Project outcomes include improved knowledge of watershed best management practices, increased adoption of watershed best management practices, and improved conditions of water resources as documented by Alabama Water Watch volunteer water monitors.
Water Resources Program
Background: The Alabama Extension Water Resources Program focuses on improving water resources through enhancement or restoration of streams. With a systems approach, the program increases understanding of the causes of instability or degradation; recommends methods to address the cause of the problem while incorporating other goals such as improved ecology, infrastructure protection, decreasing loss of land to erosion, and aesthetics; shares lessons learned through demonstration projects, and promotes wise stewardship of water resources.
Number of Participants: 771
Audience Diversity: 63% male, 37% female; 57% white, and 43% black
Direct Impact Estimate: The Moores Creek Watershed Project generated $1.1 million in aesthetic and recreational benefits (valued using a moderate estimate based on a contingent valuation survey of $1,000 per foot) through the restoration of approximately 1,100 linear feet of Moores Creek. In addition, more than 30 Lanett High School student volunteers participated in the Moores Creek Stream Clean Up at a value of more than $2,000.
Alabama Water Watch
Background: The focus of Alabama Water Watch (AWW) is promoting community-based, science-based watershed stewardship in the state through water monitor training and promotion of data-to-action strategies in local water resources management.

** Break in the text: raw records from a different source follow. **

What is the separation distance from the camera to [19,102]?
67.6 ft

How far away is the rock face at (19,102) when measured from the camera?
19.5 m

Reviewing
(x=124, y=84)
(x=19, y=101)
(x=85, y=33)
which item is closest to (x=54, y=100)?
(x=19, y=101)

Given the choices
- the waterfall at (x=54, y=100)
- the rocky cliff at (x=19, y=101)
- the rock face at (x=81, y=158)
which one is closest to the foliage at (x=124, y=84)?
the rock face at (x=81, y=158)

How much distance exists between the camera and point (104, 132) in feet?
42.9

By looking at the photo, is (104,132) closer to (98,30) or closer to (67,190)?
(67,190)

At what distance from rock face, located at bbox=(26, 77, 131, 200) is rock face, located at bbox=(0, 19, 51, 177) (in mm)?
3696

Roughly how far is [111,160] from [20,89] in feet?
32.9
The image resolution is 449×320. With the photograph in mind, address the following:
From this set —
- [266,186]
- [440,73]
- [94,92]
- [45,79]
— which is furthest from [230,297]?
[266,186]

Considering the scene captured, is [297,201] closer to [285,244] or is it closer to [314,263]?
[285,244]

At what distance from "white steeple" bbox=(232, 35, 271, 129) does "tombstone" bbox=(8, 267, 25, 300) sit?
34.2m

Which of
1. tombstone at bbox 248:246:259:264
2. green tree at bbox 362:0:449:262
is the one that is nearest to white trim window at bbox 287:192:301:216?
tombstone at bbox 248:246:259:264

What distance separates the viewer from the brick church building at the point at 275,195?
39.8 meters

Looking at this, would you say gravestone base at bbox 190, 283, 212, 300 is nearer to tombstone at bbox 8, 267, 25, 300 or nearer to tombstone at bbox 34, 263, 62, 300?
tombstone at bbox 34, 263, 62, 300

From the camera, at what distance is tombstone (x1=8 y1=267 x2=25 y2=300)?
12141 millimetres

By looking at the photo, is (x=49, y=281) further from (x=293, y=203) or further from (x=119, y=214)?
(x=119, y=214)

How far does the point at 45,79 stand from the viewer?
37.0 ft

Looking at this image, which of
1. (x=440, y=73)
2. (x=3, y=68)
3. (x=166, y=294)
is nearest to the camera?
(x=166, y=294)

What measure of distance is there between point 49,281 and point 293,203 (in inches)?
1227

In 2018, AWW conducted 93 training sessions that resulted in 632 volunteer monitor certifications. AWW also displayed approximately 100 copies of the America’s Amazon infographic poster in public offices and education centers for the following organizations: Alabama Welcome Centers (Alabama Department of Conservation and Alabama Tourism Department), Alabama Department of Conservation and Natural Resources, Soil and Water Conservation Districts, DeSoto State Park Nature Center, Alabama Museum of Natural History, and Dauphin Island Sea Lab. The poster highlights water- and biodiversity-related facts about Alabama and encourages involvement with AWW.
Number of Participants: 1,762
Audience Diversity: 48% male, 52% female; 83% white, 11% black, 4% Hispanic, 3% Asian
Evaluation Technique: Analysis of volunteer monitor data submitted to AWW database
Impact Estimates: 4,890 hours of volunteer citizen time (from 632 trainees and 58 AWW-certified volunteer trainers who conducted 44% of trainings) at a value of $108,949. A total of 2,883 data records from 462 waterbodies were submitted by volunteers, saving the state more than $534,631 for collection of water data.